■ **Study material**:
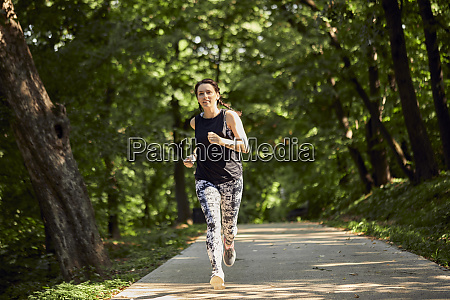 sporty young woman running on forest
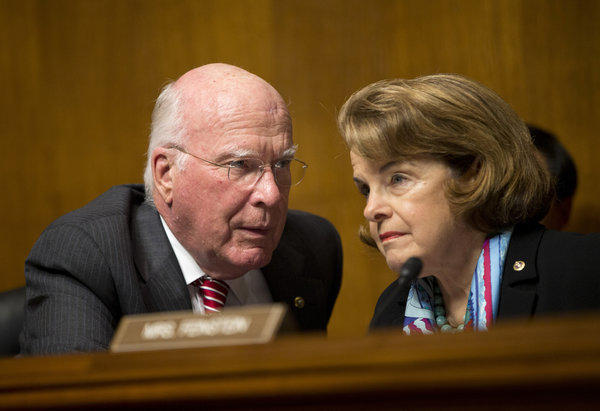 Senate Judiciary Committee Chairman Sen. Patrick Leahy (D-Vt.), left, talks with Sen. Dianne Feinstein, D-Calif., on Capitol Hill during the committee's oversight hearing on the Foreign Intelligence Surveillance Act.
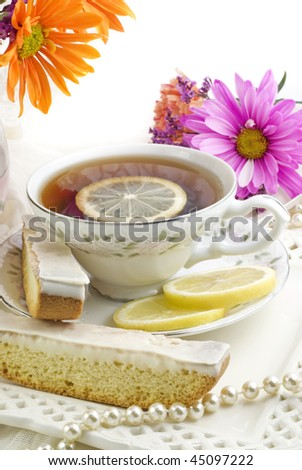 A bright sunny ladies tea party with fresh flowers, cup of tea, with fresh lemon slices on fine china with lemon biscotti cookies, vertical with copy space, perfect for Mother's Day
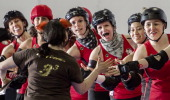 The DC Rollergirls congratulate one of the coaches from the Rideau Valley Vixens from Ottawa Ontario Canada at the end of a Roller Derby match April...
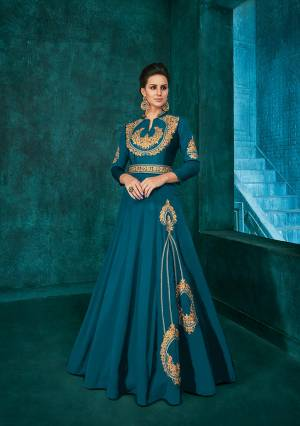 Bright And Visually Appealing Color Is Here With This Very Beautiful Designer Readymade Gown In Blue Color Fabricated Soft Art Silk. It Is Beautified With Minimal Elegant Looking Embroidery Which Will Earn You Lots Of Compliments From Onlookers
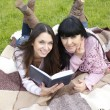 Mom and daughter reading a book — Stock Photo #9448348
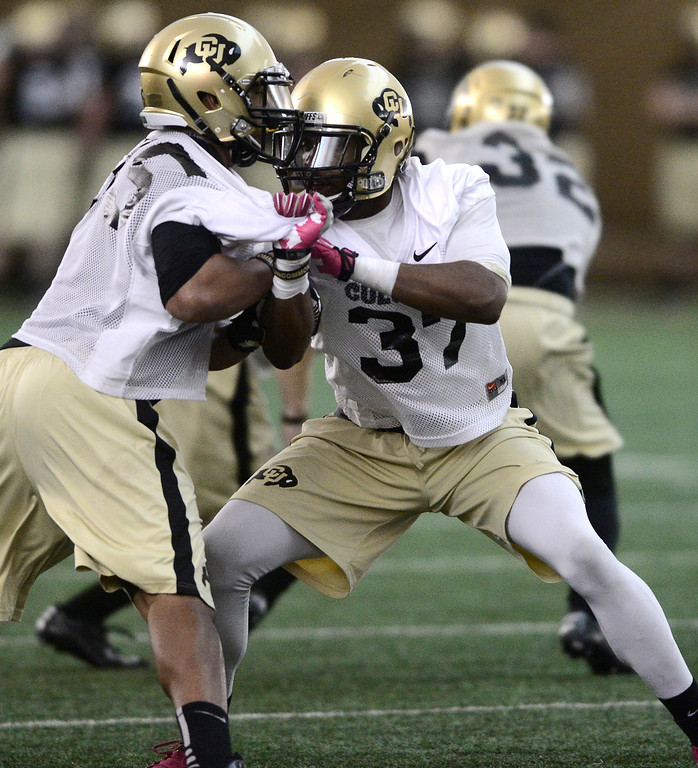. University of Colorado\'s Derek McCartney (95) battles Woodson Greer (3&) during a drill in the practice bubble on CU\'s Boulder campus on Friday during the football team\'s first spring practice. March 7, 2014. For more photos go to www.buffzone.com. Photo by Paul Aiken / The Boulder Daily Camera
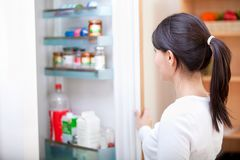 Woman looking inside the fridge Stock Image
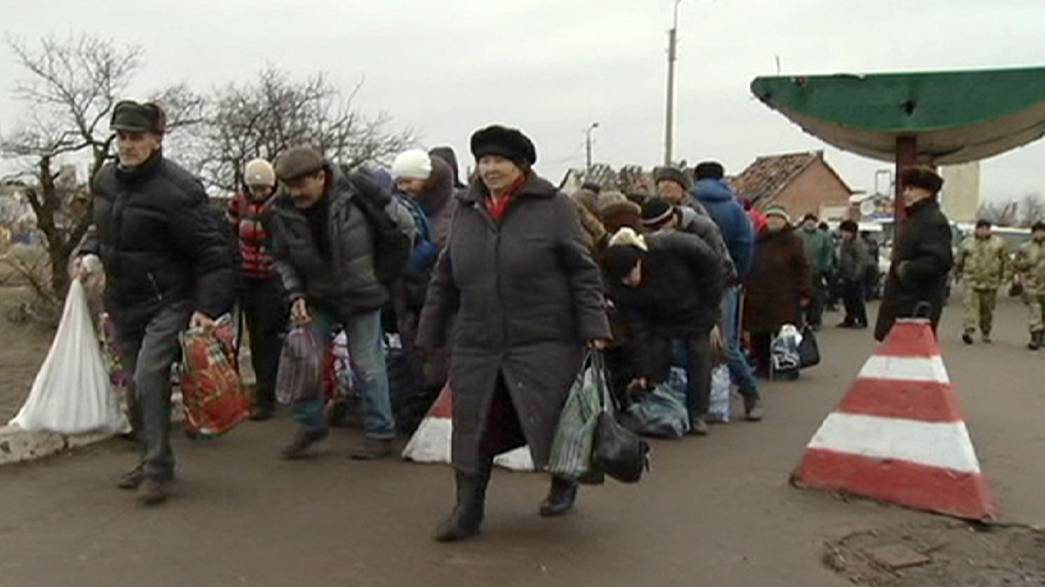 Eastern Ukraine struggles to survive across rebel dividing line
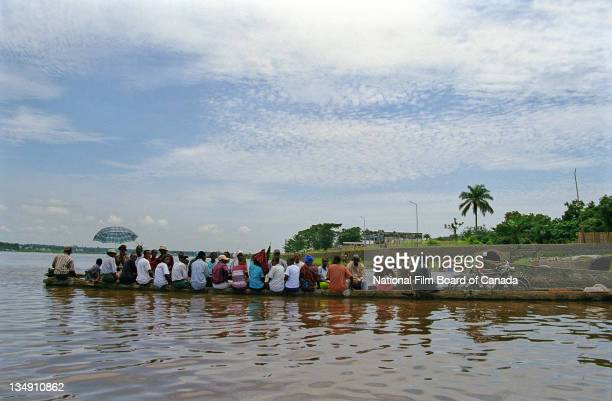 View of a long wooden dugout canoe crowded with people on the Congo River, Democratic Republic of the Congo, 2003. Photo taken during the National...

■ **What this task involves**:
Skip the pictures and restate exactly the lines from the beginning of the listing to the line with "Woman looking inside the fridge Stock Image", that line included.

■ **Task output**:
 sporty young woman running on forest
 Senate Judiciary Committee Chairman Sen. Patrick Leahy (D-Vt.), left, talks with Sen. Dianne Feinstein, D-Calif., on Capitol Hill during the committee's oversight hearing on the Foreign Intelligence Surveillance Act.
 A bright sunny ladies tea party with fresh flowers, cup of tea, with fresh lemon slices on fine china with lemon biscotti cookies, vertical with copy space, perfect for Mother's Day
 The DC Rollergirls congratulate one of the coaches from the Rideau Valley Vixens from Ottawa Ontario Canada at the end of a Roller Derby match April...
 Bright And Visually Appealing Color Is Here With This Very Beautiful Designer Readymade Gown In Blue Color Fabricated Soft Art Silk. It Is Beautified With Minimal Elegant Looking Embroidery Which Will Earn You Lots Of Compliments From Onlookers
 Mom and daughter reading a book — Stock Photo #9448348
. University of Colorado\'s Derek McCartney (95) battles Woodson Greer (3&) during a drill in the practice bubble on CU\'s Boulder campus on Friday during the football team\'s first spring practice. March 7, 2014. For more photos go to www.buffzone.com. Photo by Paul Aiken / The Boulder Daily Camera
 Woman looking inside the fridge Stock Image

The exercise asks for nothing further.